> Rows
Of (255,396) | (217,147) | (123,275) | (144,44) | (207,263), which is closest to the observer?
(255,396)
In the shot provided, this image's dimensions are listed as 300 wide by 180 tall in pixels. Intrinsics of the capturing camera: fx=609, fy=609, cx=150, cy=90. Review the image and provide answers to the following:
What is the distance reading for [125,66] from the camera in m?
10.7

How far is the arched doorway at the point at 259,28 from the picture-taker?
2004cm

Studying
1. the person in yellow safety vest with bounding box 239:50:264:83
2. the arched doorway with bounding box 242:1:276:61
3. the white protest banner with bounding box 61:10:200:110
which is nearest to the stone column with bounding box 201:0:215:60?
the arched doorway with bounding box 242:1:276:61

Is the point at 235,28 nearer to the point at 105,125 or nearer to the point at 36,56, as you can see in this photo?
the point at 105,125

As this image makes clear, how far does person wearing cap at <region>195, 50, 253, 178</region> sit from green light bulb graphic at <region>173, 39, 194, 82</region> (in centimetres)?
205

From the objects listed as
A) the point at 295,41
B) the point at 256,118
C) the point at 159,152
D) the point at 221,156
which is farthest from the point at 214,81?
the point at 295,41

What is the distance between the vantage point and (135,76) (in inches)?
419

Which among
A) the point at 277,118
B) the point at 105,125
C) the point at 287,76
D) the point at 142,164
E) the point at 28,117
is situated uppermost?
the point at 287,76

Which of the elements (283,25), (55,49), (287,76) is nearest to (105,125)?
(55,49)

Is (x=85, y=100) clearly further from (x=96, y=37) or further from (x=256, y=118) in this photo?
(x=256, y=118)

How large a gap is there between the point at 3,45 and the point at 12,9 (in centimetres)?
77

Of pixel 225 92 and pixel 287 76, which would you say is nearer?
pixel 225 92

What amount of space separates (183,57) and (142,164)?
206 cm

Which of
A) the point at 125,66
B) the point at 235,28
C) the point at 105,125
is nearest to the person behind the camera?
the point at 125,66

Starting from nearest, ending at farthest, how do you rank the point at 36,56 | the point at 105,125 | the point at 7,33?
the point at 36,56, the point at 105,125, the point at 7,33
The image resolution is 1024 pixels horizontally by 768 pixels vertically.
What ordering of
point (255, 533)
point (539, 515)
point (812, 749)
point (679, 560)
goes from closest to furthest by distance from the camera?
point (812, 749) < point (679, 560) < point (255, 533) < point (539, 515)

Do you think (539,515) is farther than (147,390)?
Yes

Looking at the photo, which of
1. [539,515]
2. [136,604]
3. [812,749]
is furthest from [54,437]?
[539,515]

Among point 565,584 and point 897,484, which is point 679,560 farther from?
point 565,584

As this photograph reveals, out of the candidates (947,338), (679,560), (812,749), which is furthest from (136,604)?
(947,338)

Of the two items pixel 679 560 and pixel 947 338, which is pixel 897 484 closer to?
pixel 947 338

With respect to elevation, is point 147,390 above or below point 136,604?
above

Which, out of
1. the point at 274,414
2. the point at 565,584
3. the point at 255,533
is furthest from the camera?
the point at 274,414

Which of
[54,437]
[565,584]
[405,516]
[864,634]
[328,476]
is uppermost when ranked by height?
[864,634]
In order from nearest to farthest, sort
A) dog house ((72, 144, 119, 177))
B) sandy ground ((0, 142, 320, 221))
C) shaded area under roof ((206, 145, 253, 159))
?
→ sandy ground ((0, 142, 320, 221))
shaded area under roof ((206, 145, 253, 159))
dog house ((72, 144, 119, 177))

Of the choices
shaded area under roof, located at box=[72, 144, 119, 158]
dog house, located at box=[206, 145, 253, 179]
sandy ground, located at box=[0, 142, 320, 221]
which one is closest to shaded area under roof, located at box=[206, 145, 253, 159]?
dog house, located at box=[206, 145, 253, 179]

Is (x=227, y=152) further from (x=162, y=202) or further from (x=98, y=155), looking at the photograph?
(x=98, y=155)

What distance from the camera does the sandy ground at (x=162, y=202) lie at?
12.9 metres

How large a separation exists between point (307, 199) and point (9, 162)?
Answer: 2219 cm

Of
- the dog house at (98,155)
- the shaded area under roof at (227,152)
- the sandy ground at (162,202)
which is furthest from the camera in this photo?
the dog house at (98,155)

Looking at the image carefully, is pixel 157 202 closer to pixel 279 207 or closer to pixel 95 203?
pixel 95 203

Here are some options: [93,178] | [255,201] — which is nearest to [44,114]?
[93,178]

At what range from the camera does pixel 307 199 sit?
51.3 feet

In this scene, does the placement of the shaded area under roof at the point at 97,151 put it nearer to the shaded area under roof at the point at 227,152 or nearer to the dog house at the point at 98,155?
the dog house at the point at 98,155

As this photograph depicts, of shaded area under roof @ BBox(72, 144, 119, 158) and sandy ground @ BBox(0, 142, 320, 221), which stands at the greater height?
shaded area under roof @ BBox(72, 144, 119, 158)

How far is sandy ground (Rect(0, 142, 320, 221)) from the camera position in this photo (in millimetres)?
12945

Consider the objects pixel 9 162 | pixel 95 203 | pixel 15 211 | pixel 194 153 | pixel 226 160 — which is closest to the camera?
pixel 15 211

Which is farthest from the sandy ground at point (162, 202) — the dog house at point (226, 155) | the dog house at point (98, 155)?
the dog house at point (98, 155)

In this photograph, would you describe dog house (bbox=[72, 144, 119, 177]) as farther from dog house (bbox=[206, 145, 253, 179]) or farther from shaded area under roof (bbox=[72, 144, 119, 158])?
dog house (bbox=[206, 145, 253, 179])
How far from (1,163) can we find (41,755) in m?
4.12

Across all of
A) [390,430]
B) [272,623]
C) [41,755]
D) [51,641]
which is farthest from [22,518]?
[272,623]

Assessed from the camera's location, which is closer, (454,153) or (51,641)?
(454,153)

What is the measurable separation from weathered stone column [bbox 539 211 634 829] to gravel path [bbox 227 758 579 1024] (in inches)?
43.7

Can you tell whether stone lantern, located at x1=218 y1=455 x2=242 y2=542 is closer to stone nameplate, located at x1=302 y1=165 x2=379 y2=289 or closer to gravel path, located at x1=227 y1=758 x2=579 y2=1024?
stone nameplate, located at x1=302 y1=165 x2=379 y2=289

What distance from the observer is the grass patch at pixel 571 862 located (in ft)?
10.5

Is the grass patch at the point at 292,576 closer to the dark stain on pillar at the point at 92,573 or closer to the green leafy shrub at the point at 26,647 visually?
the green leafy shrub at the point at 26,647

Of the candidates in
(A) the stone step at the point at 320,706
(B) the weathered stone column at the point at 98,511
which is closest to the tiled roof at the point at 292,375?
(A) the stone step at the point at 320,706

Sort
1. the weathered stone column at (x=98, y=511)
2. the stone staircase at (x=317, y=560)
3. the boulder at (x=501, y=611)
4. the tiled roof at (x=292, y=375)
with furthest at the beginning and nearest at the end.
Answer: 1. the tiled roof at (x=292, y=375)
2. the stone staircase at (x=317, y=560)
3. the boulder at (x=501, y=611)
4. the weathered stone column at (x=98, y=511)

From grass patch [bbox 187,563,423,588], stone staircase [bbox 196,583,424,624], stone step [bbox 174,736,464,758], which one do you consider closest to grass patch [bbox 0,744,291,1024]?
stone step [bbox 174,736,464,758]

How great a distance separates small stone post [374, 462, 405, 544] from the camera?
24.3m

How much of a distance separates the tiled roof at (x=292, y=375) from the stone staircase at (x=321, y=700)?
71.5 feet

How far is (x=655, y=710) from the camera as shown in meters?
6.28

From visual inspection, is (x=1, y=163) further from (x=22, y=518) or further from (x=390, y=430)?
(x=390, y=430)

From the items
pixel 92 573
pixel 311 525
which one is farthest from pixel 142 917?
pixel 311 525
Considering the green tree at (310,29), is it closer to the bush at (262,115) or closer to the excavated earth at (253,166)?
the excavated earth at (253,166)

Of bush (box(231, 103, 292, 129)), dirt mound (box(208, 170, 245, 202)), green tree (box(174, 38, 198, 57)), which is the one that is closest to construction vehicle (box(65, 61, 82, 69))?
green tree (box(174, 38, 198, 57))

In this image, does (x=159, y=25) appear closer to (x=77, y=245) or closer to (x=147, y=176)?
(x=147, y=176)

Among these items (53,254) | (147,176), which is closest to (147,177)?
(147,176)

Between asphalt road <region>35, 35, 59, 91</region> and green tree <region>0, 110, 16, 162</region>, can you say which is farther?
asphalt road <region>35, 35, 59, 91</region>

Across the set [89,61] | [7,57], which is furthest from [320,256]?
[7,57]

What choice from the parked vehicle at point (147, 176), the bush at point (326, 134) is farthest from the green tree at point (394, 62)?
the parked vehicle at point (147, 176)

> Set task
Repeat exactly, and only, the lines from the one containing "From grass patch" through the end of the material.

> Task answer
From grass patch [bbox 187,563,423,588], stone staircase [bbox 196,583,424,624], stone step [bbox 174,736,464,758], which one do you consider closest to grass patch [bbox 0,744,291,1024]?
stone step [bbox 174,736,464,758]

How great a distance separates small stone post [374, 462, 405, 544] from the camera?
24.3m

How much of a distance separates the tiled roof at (x=292, y=375) from the stone staircase at (x=321, y=700)?
71.5 feet

How far is (x=655, y=710) from the camera as shown in meters?
6.28

From visual inspection, is (x=1, y=163) further from (x=22, y=518) or further from (x=390, y=430)?
(x=390, y=430)

From the items
pixel 92 573
pixel 311 525
which one is farthest from pixel 142 917?
pixel 311 525
Considering the green tree at (310,29), is it closer to the bush at (262,115) or closer to the excavated earth at (253,166)?
the excavated earth at (253,166)

Of bush (box(231, 103, 292, 129)), dirt mound (box(208, 170, 245, 202)), green tree (box(174, 38, 198, 57)), which is the one that is closest to construction vehicle (box(65, 61, 82, 69))?
green tree (box(174, 38, 198, 57))

In this image, does (x=159, y=25) appear closer to (x=77, y=245) or closer to (x=147, y=176)?
(x=147, y=176)

Among these items (53,254) | (147,176), which is closest to (147,177)?
(147,176)

Between asphalt road <region>35, 35, 59, 91</region> and green tree <region>0, 110, 16, 162</region>, can you say which is farther?
asphalt road <region>35, 35, 59, 91</region>

Across the set [89,61] | [7,57], which is furthest from [320,256]?
[7,57]

What choice from the parked vehicle at point (147, 176), the bush at point (326, 134) is farthest from the green tree at point (394, 62)?
the parked vehicle at point (147, 176)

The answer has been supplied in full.